Through several nights of undetected effort, the climbers, Jim Thornburg and Scott Frye, embellished the highway’s partitions with bulges, depressions, indentations, and protruding chips—an urban simulation of mountainside cliffs. With their ingenuity, East Bay guerilla attitude, and some very strong adhesive, Thornburg and Frye transformed these highway pillars into the first artificial climbing wall in the United States.
So begins High Drama: The Rise, Fall, and Rebirth of Competition Climbing, John Burgman’s new chronicle of a sport that became some people’s obsession. The author is a former Climbing magazine editor, and the book’s slightly intimidating 400 pages recount how climbing has evolved from a passion of dirtbags to an Olympic sport in just a few decades.

Burgman says he was inspired to write a history of competition climbing after he searched for one in 2014 and only found bullet points on USA Climbing’s Wikipedia page.
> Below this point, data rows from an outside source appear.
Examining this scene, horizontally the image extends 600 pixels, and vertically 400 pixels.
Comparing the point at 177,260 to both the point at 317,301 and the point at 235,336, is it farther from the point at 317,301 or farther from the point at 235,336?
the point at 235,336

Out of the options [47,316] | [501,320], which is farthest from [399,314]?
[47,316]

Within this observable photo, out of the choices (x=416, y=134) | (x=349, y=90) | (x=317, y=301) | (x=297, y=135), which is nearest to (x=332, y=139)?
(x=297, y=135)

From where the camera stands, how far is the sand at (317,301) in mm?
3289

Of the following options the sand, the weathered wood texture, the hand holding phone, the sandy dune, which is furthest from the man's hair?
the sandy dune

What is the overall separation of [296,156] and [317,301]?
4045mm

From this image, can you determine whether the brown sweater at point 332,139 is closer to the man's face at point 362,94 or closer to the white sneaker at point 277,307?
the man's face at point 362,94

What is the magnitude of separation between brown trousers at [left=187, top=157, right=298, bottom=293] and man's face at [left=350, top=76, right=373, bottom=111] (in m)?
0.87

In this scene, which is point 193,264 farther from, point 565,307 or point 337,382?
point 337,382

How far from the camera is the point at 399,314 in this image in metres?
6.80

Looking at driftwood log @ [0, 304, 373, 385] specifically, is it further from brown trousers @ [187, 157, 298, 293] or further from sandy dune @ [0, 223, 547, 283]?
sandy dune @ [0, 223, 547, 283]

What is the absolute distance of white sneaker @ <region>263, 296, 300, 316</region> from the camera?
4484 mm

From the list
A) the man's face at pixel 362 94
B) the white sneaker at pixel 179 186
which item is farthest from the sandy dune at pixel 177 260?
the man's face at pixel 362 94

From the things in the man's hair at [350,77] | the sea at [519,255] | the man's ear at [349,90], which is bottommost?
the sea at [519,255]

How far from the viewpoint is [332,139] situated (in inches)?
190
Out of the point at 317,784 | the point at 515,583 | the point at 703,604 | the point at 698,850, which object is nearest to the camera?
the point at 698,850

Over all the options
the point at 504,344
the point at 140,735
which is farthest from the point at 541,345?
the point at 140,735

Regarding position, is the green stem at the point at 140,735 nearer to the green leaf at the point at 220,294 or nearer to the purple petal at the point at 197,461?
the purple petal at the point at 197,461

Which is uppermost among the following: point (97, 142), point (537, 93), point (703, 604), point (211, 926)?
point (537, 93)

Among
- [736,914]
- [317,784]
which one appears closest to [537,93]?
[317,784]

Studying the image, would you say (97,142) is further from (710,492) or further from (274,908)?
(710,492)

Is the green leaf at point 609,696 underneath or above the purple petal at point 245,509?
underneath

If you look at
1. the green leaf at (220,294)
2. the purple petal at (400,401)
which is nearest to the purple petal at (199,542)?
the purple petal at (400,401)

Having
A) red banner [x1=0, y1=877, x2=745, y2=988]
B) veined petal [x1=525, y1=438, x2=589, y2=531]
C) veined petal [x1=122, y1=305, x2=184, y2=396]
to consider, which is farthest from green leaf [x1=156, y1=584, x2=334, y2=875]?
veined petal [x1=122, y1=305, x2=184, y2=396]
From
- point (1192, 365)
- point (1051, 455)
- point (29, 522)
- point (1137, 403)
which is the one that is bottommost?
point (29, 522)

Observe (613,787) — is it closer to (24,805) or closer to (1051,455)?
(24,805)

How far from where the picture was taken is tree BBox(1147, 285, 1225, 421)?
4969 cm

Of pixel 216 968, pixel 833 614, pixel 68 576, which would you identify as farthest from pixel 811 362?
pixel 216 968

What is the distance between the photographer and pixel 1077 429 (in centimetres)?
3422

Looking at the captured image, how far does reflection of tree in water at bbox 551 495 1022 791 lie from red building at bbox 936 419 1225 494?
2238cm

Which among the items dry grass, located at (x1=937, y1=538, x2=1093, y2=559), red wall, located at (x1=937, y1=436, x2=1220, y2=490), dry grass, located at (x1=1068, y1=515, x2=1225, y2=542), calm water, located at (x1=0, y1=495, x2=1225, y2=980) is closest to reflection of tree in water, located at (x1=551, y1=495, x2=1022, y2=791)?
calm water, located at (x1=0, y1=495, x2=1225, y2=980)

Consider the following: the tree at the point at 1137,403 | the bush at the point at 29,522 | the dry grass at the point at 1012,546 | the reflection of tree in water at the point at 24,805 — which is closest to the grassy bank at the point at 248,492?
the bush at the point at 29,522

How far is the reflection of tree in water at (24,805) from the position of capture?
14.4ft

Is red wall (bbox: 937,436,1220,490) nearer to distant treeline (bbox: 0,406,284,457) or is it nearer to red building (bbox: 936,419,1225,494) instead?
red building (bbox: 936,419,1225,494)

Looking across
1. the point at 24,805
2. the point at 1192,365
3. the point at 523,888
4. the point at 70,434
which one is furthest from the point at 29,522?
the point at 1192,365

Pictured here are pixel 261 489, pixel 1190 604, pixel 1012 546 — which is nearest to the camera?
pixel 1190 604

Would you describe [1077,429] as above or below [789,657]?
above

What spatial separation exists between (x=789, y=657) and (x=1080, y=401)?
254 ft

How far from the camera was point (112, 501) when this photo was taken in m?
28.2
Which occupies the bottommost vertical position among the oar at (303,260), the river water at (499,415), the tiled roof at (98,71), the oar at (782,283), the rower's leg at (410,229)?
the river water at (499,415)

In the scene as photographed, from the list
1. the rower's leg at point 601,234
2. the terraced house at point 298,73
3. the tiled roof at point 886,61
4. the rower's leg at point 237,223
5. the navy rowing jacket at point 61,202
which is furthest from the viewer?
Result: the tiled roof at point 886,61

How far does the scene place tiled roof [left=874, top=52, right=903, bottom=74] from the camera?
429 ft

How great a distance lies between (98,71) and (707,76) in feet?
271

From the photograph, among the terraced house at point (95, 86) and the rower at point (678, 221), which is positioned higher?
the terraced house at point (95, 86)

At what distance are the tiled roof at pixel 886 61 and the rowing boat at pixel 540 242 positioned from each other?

He spent five years researching and reporting High Drama.
The indoor climbing industry now boasts more than 600 gyms and about 7.7 million participants in the United States—a shocking ascent for a once niche sport. Burgman’s book comes at the right time: as fans anticipate climbing’s Olympic debut in Tokyo next year, there is excitement as well as a need to reexamine climbing’s evolution. After all, the sport’s grassroots origins might seem to clash with rapid commercial growth and arenas like the Olympics.
It’s clear where Burgman stands: he’s an advocate for the sport’s mainstream acceptance as well as a historian and a believer in presenting climbing as a significant athletic progression and not merely a trend borne of rebellious passion.
“I write about competition climbing the same way I would write about pro basketball or pro baseball,” he says. He builds his case not through arguments but by rich descriptions of noteworthy athletic feats. Some, like Ashima Shiraishi’s effort to spring for an overhanging handhold during the 2018 Bouldering Nationals, are displays of Burgman’s able sportswriting: “She tried doggedly to lunge for one of the handholds above the lip … she hung in a horizontal position to recompose herself,” he writes. “If she grasped it, she would be on her way to her first national championship.”

Burgman clearly wants readers to understand the dedication and effort that many have poured into climbing since its start. “There has to be a lot of blood, sweat, and tears from different people through a lot of years to bring the sport to the prominence of the Olympics,” he says.
What will happen to climbing after the sport makes its debut next summer at the Olympics? Will millions more people hang out at climbing gyms around the world on weekday nights (once that’s allowed again)? Will sponsorships become the new normal for professional competitors? We don’t know those answers yet. But there’s no better time to pick up Burgman’s history of climbing and its plucky athletes. As gyms stay closed during the pandemic, his book is the next best way to stay immersed in the popular pastime.